La beauté de l’écrin que constitue la Chapelle des Carmélites convient si bien à la sonorité de clavecin, que cette année encore Yasuko Uyama-Bouvard a choisi d’y aborder le répertoire pour clavier, en l’occurrence l’Ouverture française, de Johann Sebastian. Cette suite de danses en si mineur constitue, avec le Concerto Italien, la seconde partie de la Clavier-Übung (exercice pour le clavier) publiée en 1735 par Christoph Weigel, graveur et éditeur à Nuremberg. Son titre original « Overture nach Französicher Art » (Ouverture à la manière française) la rattache à un style que Bach admirait. Ses six mouvements de danse sont à rapprocher de ceux des Suites pour violoncelle. Ils sont précédés d’un Prélude particulièrement élaboré et suivis d’un étrange mouvement titré Écho qui demande à l’interprète une succession d’aller et retour entre les deux claviers nécessaires pour cette exécution. Yasuko Uyama-Bouvard confère à l’œuvre toute la fantaisie et la vitalité dont elle déborde. Du grand art !

◆ **EXERCICE**
Pouvez-vous recopier à l'identique, du début à la fin, le texte sur l'Ouverture française interprétée à la Chapelle des Carmélites ?

◆ **DONNÉES FOURNIES**
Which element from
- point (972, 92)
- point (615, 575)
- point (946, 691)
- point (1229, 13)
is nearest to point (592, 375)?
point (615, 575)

---

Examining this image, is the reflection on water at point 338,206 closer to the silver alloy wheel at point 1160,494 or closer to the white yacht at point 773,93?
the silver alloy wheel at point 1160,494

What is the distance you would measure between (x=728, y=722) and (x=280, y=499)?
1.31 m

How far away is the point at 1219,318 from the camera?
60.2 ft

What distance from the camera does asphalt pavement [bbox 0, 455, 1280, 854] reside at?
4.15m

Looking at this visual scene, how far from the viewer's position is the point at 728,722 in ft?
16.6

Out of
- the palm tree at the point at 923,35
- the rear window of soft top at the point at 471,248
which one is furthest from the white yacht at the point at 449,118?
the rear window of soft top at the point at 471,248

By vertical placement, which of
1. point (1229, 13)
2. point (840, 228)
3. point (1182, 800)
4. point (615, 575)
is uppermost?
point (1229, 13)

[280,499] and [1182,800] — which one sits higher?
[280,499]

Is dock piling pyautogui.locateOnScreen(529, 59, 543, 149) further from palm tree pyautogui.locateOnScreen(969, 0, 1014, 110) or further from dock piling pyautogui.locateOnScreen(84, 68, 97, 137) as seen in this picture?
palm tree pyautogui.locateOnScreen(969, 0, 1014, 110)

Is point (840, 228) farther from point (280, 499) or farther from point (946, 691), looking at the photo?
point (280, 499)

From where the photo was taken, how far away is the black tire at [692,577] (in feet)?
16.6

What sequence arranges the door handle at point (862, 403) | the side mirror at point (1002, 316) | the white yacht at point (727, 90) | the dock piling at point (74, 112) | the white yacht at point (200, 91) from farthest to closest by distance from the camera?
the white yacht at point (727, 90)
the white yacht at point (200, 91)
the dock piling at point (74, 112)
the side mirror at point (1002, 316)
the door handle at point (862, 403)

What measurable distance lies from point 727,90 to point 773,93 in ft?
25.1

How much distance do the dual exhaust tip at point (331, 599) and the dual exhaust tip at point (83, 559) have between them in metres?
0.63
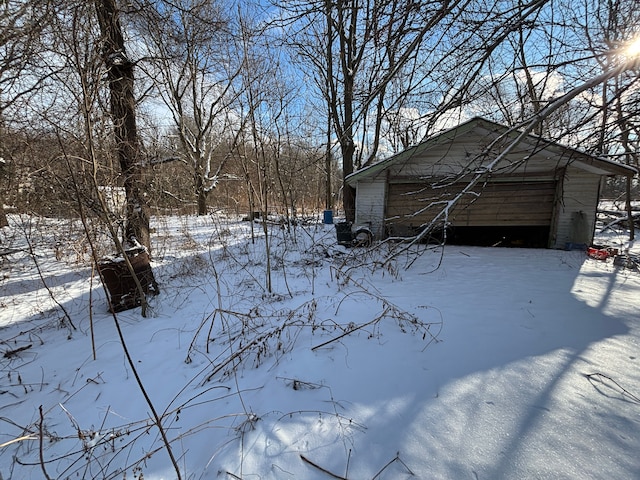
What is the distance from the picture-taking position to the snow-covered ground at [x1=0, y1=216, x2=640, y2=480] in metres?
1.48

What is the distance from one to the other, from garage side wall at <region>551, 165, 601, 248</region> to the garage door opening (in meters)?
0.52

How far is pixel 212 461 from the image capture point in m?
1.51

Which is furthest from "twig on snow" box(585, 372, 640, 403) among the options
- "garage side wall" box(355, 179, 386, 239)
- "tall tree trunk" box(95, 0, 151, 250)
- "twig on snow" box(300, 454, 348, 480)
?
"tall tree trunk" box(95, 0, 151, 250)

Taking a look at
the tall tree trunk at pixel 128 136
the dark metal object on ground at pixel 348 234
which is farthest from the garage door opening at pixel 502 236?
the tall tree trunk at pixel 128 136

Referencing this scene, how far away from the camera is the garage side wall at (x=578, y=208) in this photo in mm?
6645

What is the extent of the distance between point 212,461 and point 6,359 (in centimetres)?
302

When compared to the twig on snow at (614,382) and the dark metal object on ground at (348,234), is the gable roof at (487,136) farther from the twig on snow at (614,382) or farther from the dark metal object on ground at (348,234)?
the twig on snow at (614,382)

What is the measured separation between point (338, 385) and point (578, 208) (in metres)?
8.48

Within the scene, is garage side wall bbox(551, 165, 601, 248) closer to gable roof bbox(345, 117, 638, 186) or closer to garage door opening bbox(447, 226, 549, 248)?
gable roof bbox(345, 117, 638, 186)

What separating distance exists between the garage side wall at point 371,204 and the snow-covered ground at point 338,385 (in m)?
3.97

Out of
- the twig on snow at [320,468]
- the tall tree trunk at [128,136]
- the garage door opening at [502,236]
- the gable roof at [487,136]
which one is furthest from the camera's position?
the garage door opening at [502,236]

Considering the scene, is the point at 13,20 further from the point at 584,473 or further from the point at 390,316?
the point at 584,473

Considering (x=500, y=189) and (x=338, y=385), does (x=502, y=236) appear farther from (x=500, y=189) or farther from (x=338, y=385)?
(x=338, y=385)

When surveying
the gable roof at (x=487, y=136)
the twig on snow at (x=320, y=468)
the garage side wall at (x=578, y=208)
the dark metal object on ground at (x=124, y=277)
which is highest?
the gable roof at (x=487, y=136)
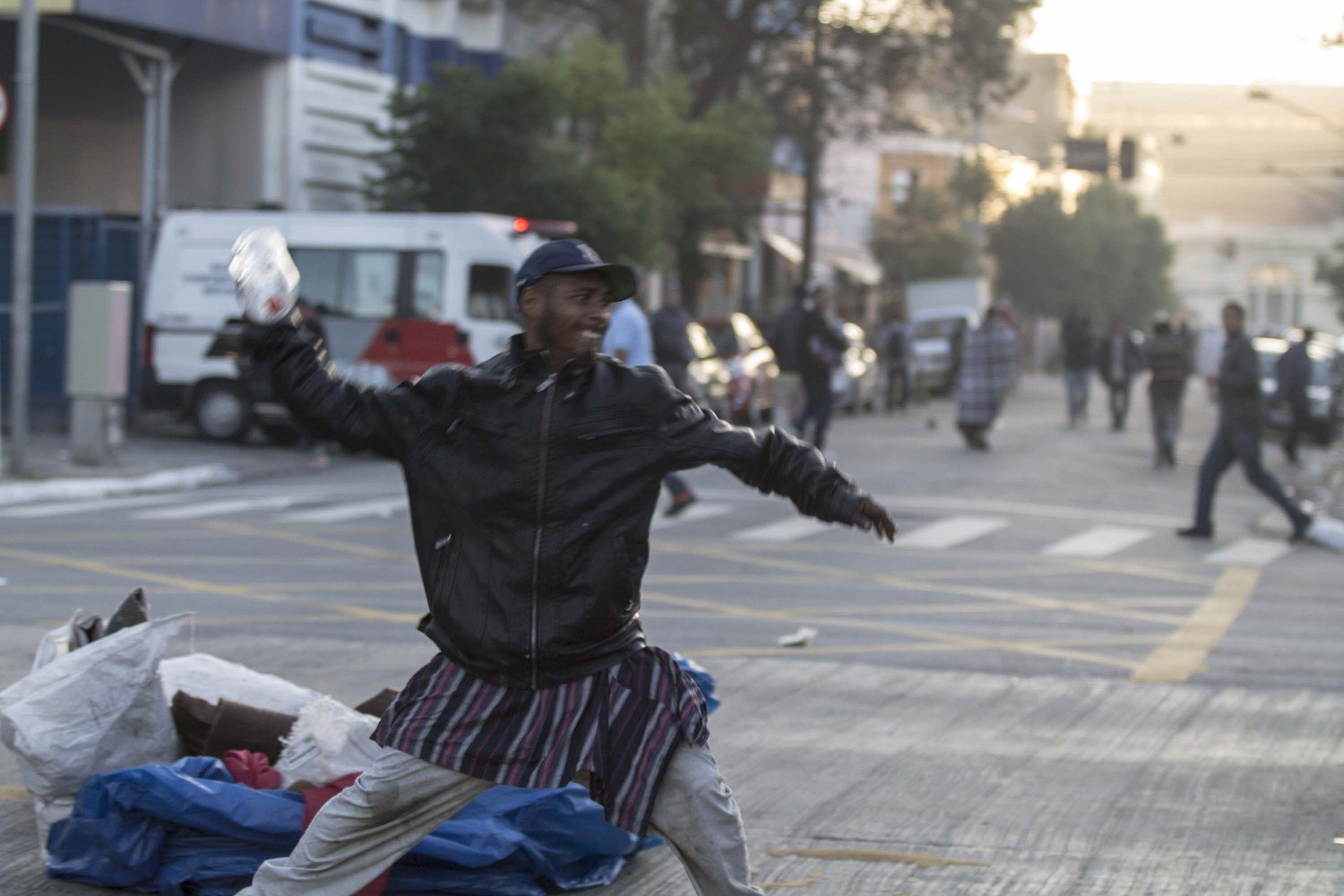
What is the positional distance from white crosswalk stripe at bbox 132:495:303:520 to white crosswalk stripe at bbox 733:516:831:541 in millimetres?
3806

◆ **RÉPONSE**
La beauté de l’écrin que constitue la Chapelle des Carmélites convient si bien à la sonorité de clavecin, que cette année encore Yasuko Uyama-Bouvard a choisi d’y aborder le répertoire pour clavier, en l’occurrence l’Ouverture française, de Johann Sebastian. Cette suite de danses en si mineur constitue, avec le Concerto Italien, la seconde partie de la Clavier-Übung (exercice pour le clavier) publiée en 1735 par Christoph Weigel, graveur et éditeur à Nuremberg. Son titre original « Overture nach Französicher Art » (Ouverture à la manière française) la rattache à un style que Bach admirait. Ses six mouvements de danse sont à rapprocher de ceux des Suites pour violoncelle. Ils sont précédés d’un Prélude particulièrement élaboré et suivis d’un étrange mouvement titré Écho qui demande à l’interprète une succession d’aller et retour entre les deux claviers nécessaires pour cette exécution. Yasuko Uyama-Bouvard confère à l’œuvre toute la fantaisie et la vitalité dont elle déborde. Du grand art !